Re: Getting empty callchain from perf_callchain_kernel()
From: Josh Poimboeuf
Date: Wed Jun 12 2019 - 10:54:51 EST
On Wed, Jun 12, 2019 at 10:54:23AM +0200, Peter Zijlstra wrote:
> On Tue, Jun 11, 2019 at 10:05:01PM -0500, Josh Poimboeuf wrote:
> > On Fri, May 24, 2019 at 10:53:19AM +0200, Peter Zijlstra wrote:
> > > > For ORC, I'm thinking we may be able to just require that all generated
> > > > code (BPF and others) always use frame pointers. Then when ORC doesn't
> > > > recognize a code address, it could try using the frame pointer as a
> > > > fallback.
> > >
> > > Yes, this seems like a sensible approach. We'd also have to audit the
> > > ftrace and kprobe trampolines, IIRC they only do framepointer setup for
> > > CONFIG_FRAME_POINTER currently, which should be easy to fix (after the
> > > patches I have to fix the FP generation in the first place:
> > >
> > > https://git.kernel.org/pub/scm/linux/kernel/git/peterz/queue.git/log/?h=x86/wip
> > Right now, ftrace has a special hook in the ORC unwinder
> > (orc_ftrace_find). It would be great if we could get rid of that in
> > favor of the "always use frame pointers" approach. I'll hold off on
> > doing the kpatch/kprobe trampoline conversions in my patches since it
> > would conflict with yours.
> > Though, hm, because of pt_regs I guess ORC would need to be able to
> > decode an encoded frame pointer? I was hoping we could leave those
> > encoded frame pointers behind in CONFIG_FRAME_POINTER-land forever...
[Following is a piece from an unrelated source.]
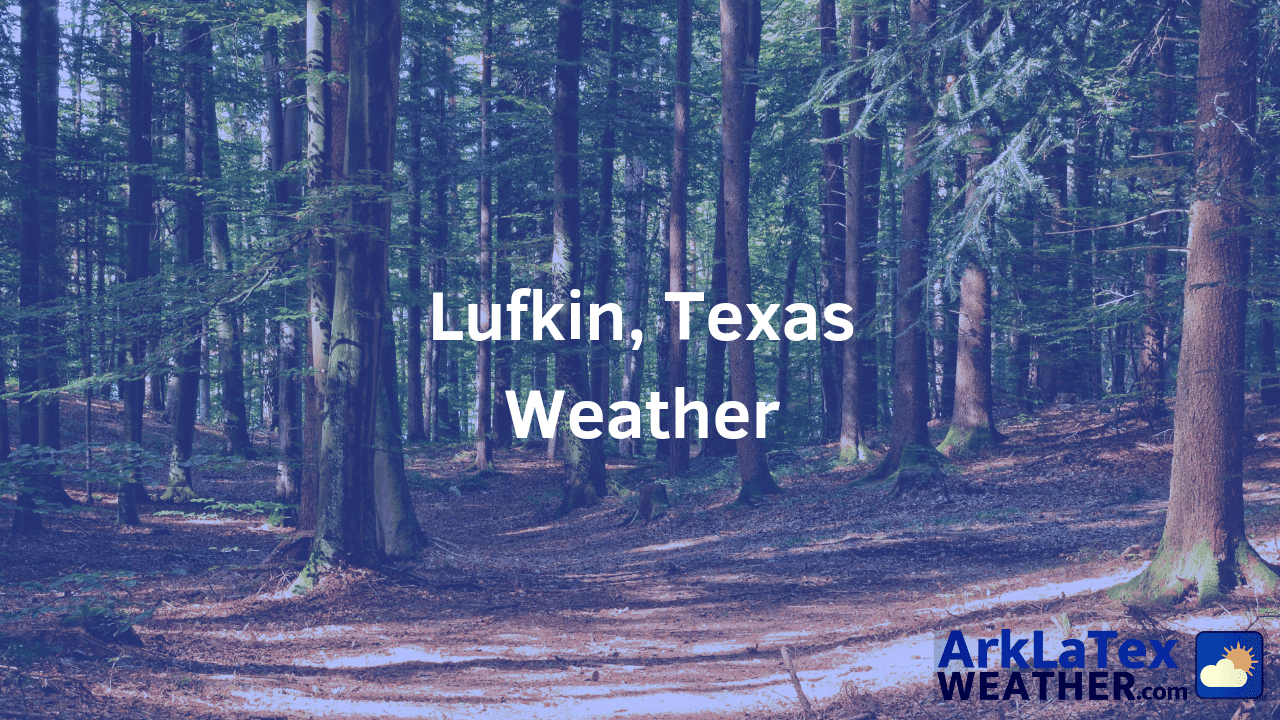 Lufkin, Texas, Weather Forecast, Angelina County, Lufkin weather, LufkinToday.com, ArkLaTexWeather.com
> Ah, I see.. could a similar approach work for the kprobe trampolines
If you mean requiring that kprobes trampolines always use frame
pointers, I think it should work.
> > Here are my latest BPF unwinder patches in case anybody wants a sneak
> > peek:
> > https://git.kernel.org/pub/scm/linux/kernel/git/jpoimboe/linux.git/log/?h=bpf-orc-fix
> On a quick read-through, that looks good to me. A minor nit:
> /* mov dst_reg, %r11 */
> EMIT_mov(dst_reg, AUX_REG);
> The disparity between %r11 and AUX_REG is jarring. I understand the
> whole bpf register mapping thing, but it is just weird when reading
True, but there are several cases where the r11 is hard-coded in the
instruction encoding itself, like:
/* mov imm32, %r11 */
EMIT3_off32(0x49, 0xC7, 0xC3, imm32);
If the code were more decoupled, like if it had helpers where you could
always just pass AUX_REG, and the code never had to know what the value
of AUX_REG is, then using "AUX_REG" in the comments would make sense.
But since there are inconsistencies, with hard-coded register mapping
knowledge in many places, I find it easier to follow what's going on
when the specific register name is always shown in the comments.
> Other than that, the same note as before, the 32bit JIT still seems
> buggered, but I'm not sure you (or anybody else) cares enough about that
> to fix it though. It seems to use ebp as its own frame pointer, which
> completely defeats an unwinder.
I'm still trying to decide if I care about 32-bit. It does indeed use
ebp everywhere. But I'm not sure if I want to poke the beehive... Also
factoring into the equation is the fact that I'll be on PTO next week
:-) If I have time in the next couple days then I may take a look.